Could you print every entry below exactly as given?
# # # # # # #
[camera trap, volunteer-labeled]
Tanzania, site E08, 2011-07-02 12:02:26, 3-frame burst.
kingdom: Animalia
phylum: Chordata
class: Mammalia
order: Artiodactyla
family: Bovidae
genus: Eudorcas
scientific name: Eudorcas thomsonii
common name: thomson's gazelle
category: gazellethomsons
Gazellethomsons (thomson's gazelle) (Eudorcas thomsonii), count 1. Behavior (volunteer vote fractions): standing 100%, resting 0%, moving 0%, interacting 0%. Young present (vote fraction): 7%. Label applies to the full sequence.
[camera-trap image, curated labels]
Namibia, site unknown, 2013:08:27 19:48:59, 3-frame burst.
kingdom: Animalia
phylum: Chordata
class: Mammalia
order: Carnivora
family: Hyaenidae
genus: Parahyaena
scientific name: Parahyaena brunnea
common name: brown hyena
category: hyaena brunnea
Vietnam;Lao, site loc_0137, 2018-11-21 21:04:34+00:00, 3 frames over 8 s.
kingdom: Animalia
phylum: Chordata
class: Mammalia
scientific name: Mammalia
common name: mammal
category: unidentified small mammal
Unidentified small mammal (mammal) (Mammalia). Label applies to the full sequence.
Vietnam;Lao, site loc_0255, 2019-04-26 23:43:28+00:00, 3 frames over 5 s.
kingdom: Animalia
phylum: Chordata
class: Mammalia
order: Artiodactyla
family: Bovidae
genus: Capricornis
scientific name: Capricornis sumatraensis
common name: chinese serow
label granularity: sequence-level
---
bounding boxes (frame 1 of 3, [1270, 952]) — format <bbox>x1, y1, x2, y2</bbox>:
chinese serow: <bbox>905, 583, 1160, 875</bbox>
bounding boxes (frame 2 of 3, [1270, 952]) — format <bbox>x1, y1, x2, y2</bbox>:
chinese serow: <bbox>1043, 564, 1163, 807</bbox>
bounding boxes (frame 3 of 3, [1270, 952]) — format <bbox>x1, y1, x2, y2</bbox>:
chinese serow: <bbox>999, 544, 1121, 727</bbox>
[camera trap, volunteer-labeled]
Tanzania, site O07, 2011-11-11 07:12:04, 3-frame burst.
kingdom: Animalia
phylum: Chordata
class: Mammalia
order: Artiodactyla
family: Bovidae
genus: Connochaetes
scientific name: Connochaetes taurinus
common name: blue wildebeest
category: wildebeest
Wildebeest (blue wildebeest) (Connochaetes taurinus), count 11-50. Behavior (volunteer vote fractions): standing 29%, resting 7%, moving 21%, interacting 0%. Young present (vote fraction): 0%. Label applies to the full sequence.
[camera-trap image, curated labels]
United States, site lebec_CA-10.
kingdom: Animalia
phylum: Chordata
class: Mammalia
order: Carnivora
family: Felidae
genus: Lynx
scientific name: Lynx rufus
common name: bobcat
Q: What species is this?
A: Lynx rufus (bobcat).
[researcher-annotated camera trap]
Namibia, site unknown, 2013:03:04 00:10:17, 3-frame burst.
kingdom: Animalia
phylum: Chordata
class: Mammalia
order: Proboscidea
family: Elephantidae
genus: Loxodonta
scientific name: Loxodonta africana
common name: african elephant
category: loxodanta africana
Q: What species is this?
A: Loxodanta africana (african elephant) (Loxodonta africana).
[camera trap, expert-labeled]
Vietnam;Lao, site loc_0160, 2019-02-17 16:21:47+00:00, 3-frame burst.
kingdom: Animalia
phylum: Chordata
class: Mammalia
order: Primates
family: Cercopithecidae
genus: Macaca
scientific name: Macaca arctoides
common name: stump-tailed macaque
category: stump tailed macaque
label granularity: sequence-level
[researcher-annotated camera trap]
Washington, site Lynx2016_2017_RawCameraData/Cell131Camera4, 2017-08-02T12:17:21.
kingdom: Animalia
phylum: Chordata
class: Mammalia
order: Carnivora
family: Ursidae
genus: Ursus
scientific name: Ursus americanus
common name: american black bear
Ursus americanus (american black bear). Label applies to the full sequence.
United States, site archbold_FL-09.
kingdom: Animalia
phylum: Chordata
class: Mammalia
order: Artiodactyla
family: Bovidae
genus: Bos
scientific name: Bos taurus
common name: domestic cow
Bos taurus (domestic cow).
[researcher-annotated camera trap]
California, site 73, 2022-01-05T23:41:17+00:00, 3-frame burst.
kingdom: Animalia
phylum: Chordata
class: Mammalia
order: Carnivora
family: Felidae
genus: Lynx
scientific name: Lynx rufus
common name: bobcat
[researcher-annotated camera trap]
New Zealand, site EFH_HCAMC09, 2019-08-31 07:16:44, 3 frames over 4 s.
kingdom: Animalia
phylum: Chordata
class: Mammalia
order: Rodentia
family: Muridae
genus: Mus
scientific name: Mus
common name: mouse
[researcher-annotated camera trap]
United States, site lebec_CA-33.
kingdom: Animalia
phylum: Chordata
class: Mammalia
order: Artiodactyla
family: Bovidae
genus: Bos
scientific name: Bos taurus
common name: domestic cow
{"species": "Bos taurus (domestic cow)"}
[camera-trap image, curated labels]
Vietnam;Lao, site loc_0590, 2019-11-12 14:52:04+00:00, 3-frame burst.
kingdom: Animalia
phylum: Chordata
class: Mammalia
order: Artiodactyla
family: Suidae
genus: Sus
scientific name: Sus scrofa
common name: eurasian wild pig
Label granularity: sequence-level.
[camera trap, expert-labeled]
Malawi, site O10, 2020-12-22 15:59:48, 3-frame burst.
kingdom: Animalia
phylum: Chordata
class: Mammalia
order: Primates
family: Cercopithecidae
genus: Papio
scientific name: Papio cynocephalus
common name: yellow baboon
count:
# # # # # # #
## [Answer section]
[camera trap, volunteer-labeled]
Tanzania, site E08, 2011-07-02 12:02:26, 3-frame burst.
kingdom: Animalia
phylum: Chordata
class: Mammalia
order: Artiodactyla
family: Bovidae
genus: Eudorcas
scientific name: Eudorcas thomsonii
common name: thomson's gazelle
category: gazellethomsons
Gazellethomsons (thomson's gazelle) (Eudorcas thomsonii), count 1. Behavior (volunteer vote fractions): standing 100%, resting 0%, moving 0%, interacting 0%. Young present (vote fraction): 7%. Label applies to the full sequence.
[camera-trap image, curated labels]
Namibia, site unknown, 2013:08:27 19:48:59, 3-frame burst.
kingdom: Animalia
phylum: Chordata
class: Mammalia
order: Carnivora
family: Hyaenidae
genus: Parahyaena
scientific name: Parahyaena brunnea
common name: brown hyena
category: hyaena brunnea
Vietnam;Lao, site loc_0137, 2018-11-21 21:04:34+00:00, 3 frames over 8 s.
kingdom: Animalia
phylum: Chordata
class: Mammalia
scientific name: Mammalia
common name: mammal
category: unidentified small mammal
Unidentified small mammal (mammal) (Mammalia). Label applies to the full sequence.
Vietnam;Lao, site loc_0255, 2019-04-26 23:43:28+00:00, 3 frames over 5 s.
kingdom: Animalia
phylum: Chordata
class: Mammalia
order: Artiodactyla
family: Bovidae
genus: Capricornis
scientific name: Capricornis sumatraensis
common name: chinese serow
label granularity: sequence-level
---
bounding boxes (frame 1 of 3, [1270, 952]) — format <bbox>x1, y1, x2, y2</bbox>:
chinese serow: <bbox>905, 583, 1160, 875</bbox>
bounding boxes (frame 2 of 3, [1270, 952]) — format <bbox>x1, y1, x2, y2</bbox>:
chinese serow: <bbox>1043, 564, 1163, 807</bbox>
bounding boxes (frame 3 of 3, [1270, 952]) — format <bbox>x1, y1, x2, y2</bbox>:
chinese serow: <bbox>999, 544, 1121, 727</bbox>
[camera trap, volunteer-labeled]
Tanzania, site O07, 2011-11-11 07:12:04, 3-frame burst.
kingdom: Animalia
phylum: Chordata
class: Mammalia
order: Artiodactyla
family: Bovidae
genus: Connochaetes
scientific name: Connochaetes taurinus
common name: blue wildebeest
category: wildebeest
Wildebeest (blue wildebeest) (Connochaetes taurinus), count 11-50. Behavior (volunteer vote fractions): standing 29%, resting 7%, moving 21%, interacting 0%. Young present (vote fraction): 0%. Label applies to the full sequence.
[camera-trap image, curated labels]
United States, site lebec_CA-10.
kingdom: Animalia
phylum: Chordata
class: Mammalia
order: Carnivora
family: Felidae
genus: Lynx
scientific name: Lynx rufus
common name: bobcat
Q: What species is this?
A: Lynx rufus (bobcat).
[researcher-annotated camera trap]
Namibia, site unknown, 2013:03:04 00:10:17, 3-frame burst.
kingdom: Animalia
phylum: Chordata
class: Mammalia
order: Proboscidea
family: Elephantidae
genus: Loxodonta
scientific name: Loxodonta africana
common name: african elephant
category: loxodanta africana
Q: What species is this?
A: Loxodanta africana (african elephant) (Loxodonta africana).
[camera trap, expert-labeled]
Vietnam;Lao, site loc_0160, 2019-02-17 16:21:47+00:00, 3-frame burst.
kingdom: Animalia
phylum: Chordata
class: Mammalia
order: Primates
family: Cercopithecidae
genus: Macaca
scientific name: Macaca arctoides
common name: stump-tailed macaque
category: stump tailed macaque
label granularity: sequence-level
[researcher-annotated camera trap]
Washington, site Lynx2016_2017_RawCameraData/Cell131Camera4, 2017-08-02T12:17:21.
kingdom: Animalia
phylum: Chordata
class: Mammalia
order: Carnivora
family: Ursidae
genus: Ursus
scientific name: Ursus americanus
common name: american black bear
Ursus americanus (american black bear). Label applies to the full sequence.
United States, site archbold_FL-09.
kingdom: Animalia
phylum: Chordata
class: Mammalia
order: Artiodactyla
family: Bovidae
genus: Bos
scientific name: Bos taurus
common name: domestic cow
Bos taurus (domestic cow).
[researcher-annotated camera trap]
California, site 73, 2022-01-05T23:41:17+00:00, 3-frame burst.
kingdom: Animalia
phylum: Chordata
class: Mammalia
order: Carnivora
family: Felidae
genus: Lynx
scientific name: Lynx rufus
common name: bobcat
[researcher-annotated camera trap]
New Zealand, site EFH_HCAMC09, 2019-08-31 07:16:44, 3 frames over 4 s.
kingdom: Animalia
phylum: Chordata
class: Mammalia
order: Rodentia
family: Muridae
genus: Mus
scientific name: Mus
common name: mouse
[researcher-annotated camera trap]
United States, site lebec_CA-33.
kingdom: Animalia
phylum: Chordata
class: Mammalia
order: Artiodactyla
family: Bovidae
genus: Bos
scientific name: Bos taurus
common name: domestic cow
{"species": "Bos taurus (domestic cow)"}
[camera-trap image, curated labels]
Vietnam;Lao, site loc_0590, 2019-11-12 14:52:04+00:00, 3-frame burst.
kingdom: Animalia
phylum: Chordata
class: Mammalia
order: Artiodactyla
family: Suidae
genus: Sus
scientific name: Sus scrofa
common name: eurasian wild pig
Label granularity: sequence-level.
[camera trap, expert-labeled]
Malawi, site O10, 2020-12-22 15:59:48, 3-frame burst.
kingdom: Animalia
phylum: Chordata
class: Mammalia
order: Primates
family: Cercopithecidae
genus: Papio
scientific name: Papio cynocephalus
common name: yellow baboon
count:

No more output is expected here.